La saga familiale compte se poursuivre pour bien des saisons

Avant d’être patron, Pascal Luthi est ébéniste. «C’est mon premier métier. Mon âme est liée au bois», raconte celui qui a fait l'Ecole des arts et métiers à Genève, puis une école des beaux-arts à New Bedford près de Boston et enfin un cursus en architecture d’intérieur à New York. Il a notamment mis au point une technique qui permet de rendre le bois lumineux, laissant passer la lumière à travers ses fibres. «Notre esprit novateur nous pousse à créer des nouveautés chaque année.» La dernière en date: des applications en sable de marbre dont les motifs réagissent à l’intensité de la lumière. Murs entiers ou panneaux décoratifs, ce département inédit est central dans le nouvel agencement de la boutique du cœur de la cité. Actif dans l’entreprise depuis 30 ans, le Genevois la dirige depuis une quinzaine d’années en tandem avec son frère Stéphane, architecte de formation qui porte le volet administratif. Ce duo représente la troisième génération au sein de la compagnie, après que leur grand-père Albert Luthi ait racheté l’établissement au milieu du XXe siècle. Fondée par le sculpteur d’objets décoratifs en bois Auguste Dupin au début du XIXe siècle, la manufacture était restée aux mains de cette famille durant cinq générations jusqu’à sa vente à la famille Luthi par un duo de sœurs sans descendance.

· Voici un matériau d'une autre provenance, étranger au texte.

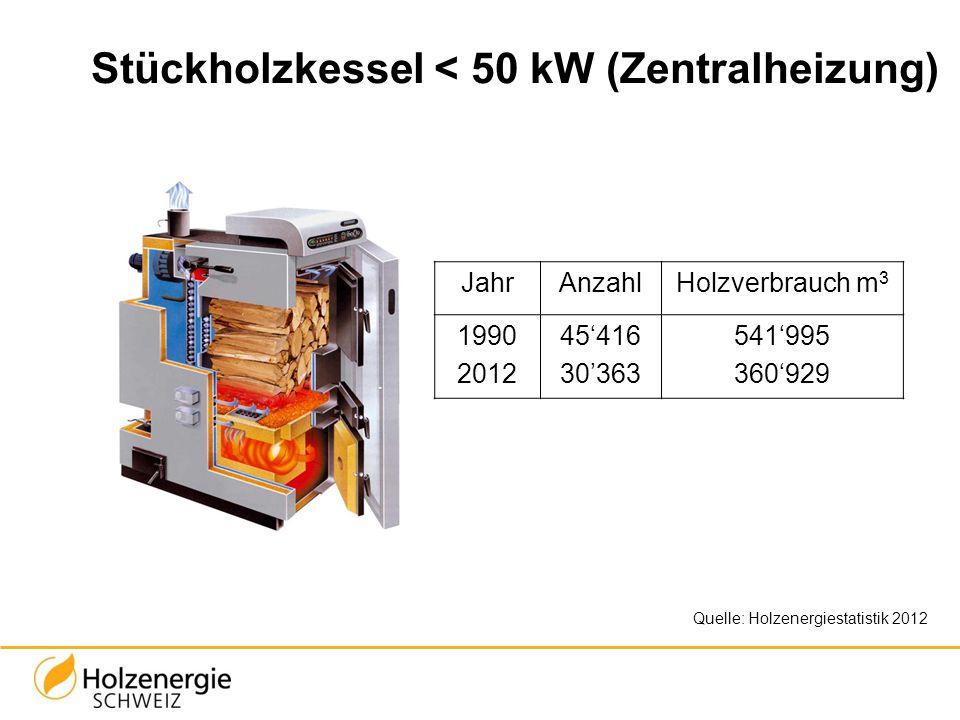 Stückholzkessel < 50 kW (Zentralheizung)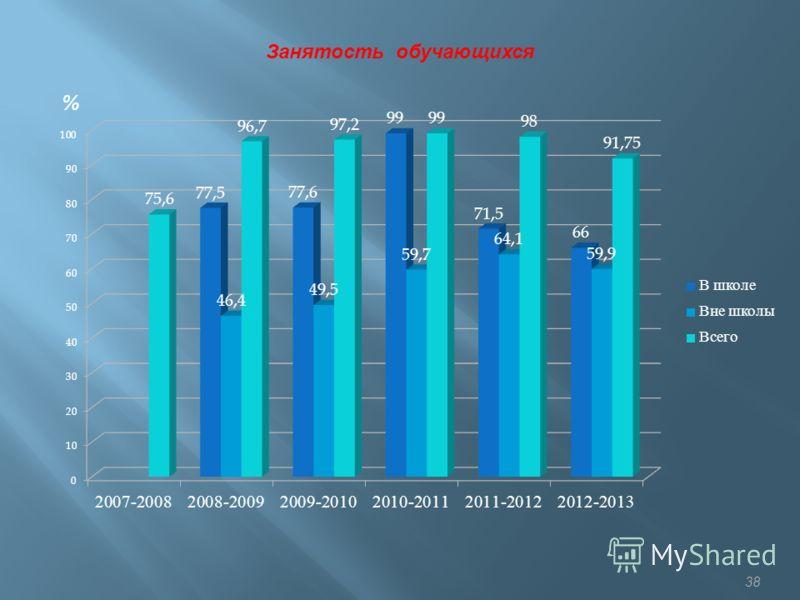38 % Занятость обучающихся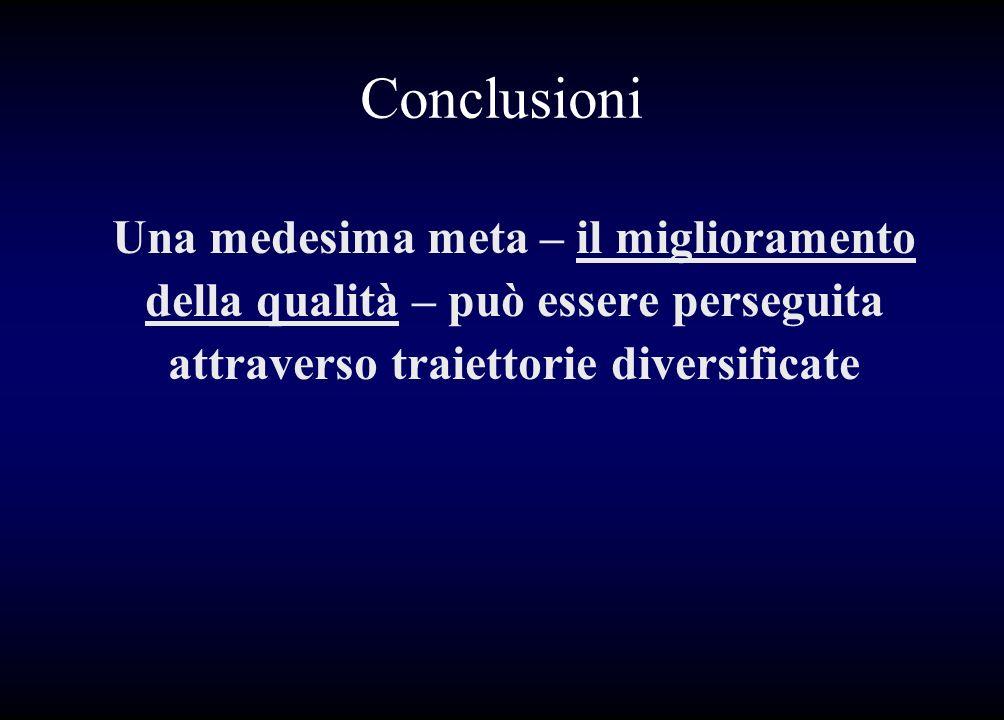 Conclusioni Una medesima meta – il miglioramento della qualità – può essere perseguita attraverso traiettorie diversificate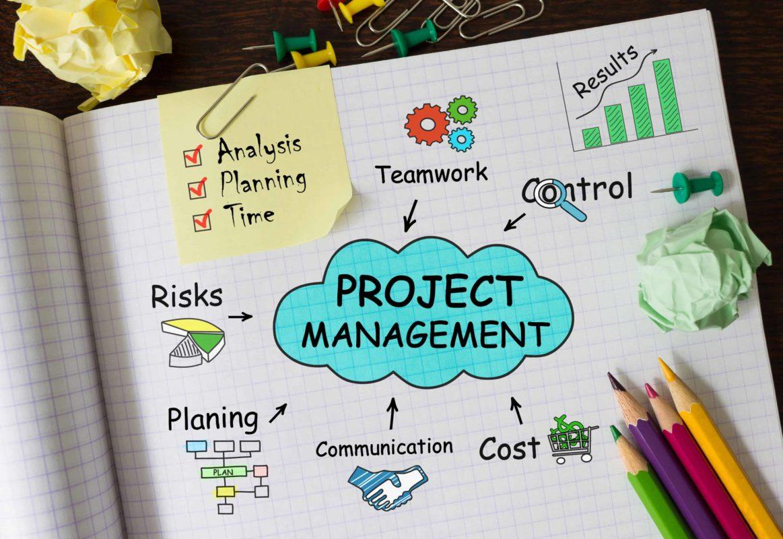 лучшие решения для управления проектами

Sous l’impulsion des frères Luthi, l’établissement a opéré un premier virage en 2015 en abandonnant le patronyme de «maison Dupin» pour «Dupin 1820». La modernisation se poursuit sous la houlette d’Alix Luthi qui aborde l’avenir avec confiance. «Il est vrai que les habitudes de consommation ont changé en matière d’ameublement, mais je crois dans le renouvèlement de la clientèle. Les retours enthousiastes que nous avons reçus après la réinauguration de l’arcade en sont la preuve.»

Et la saga familiale n’est pas prête de s’arrêter. En tant qu’étudiant en microtechnique à l’Ecole polytechnique fédérale de Lausanne (EPFL), le frère d’Alix, Adrien Luthi, cherche à développer une application d’agencement virtuel de mobilier en direct, liée à la société, pour son travail de master.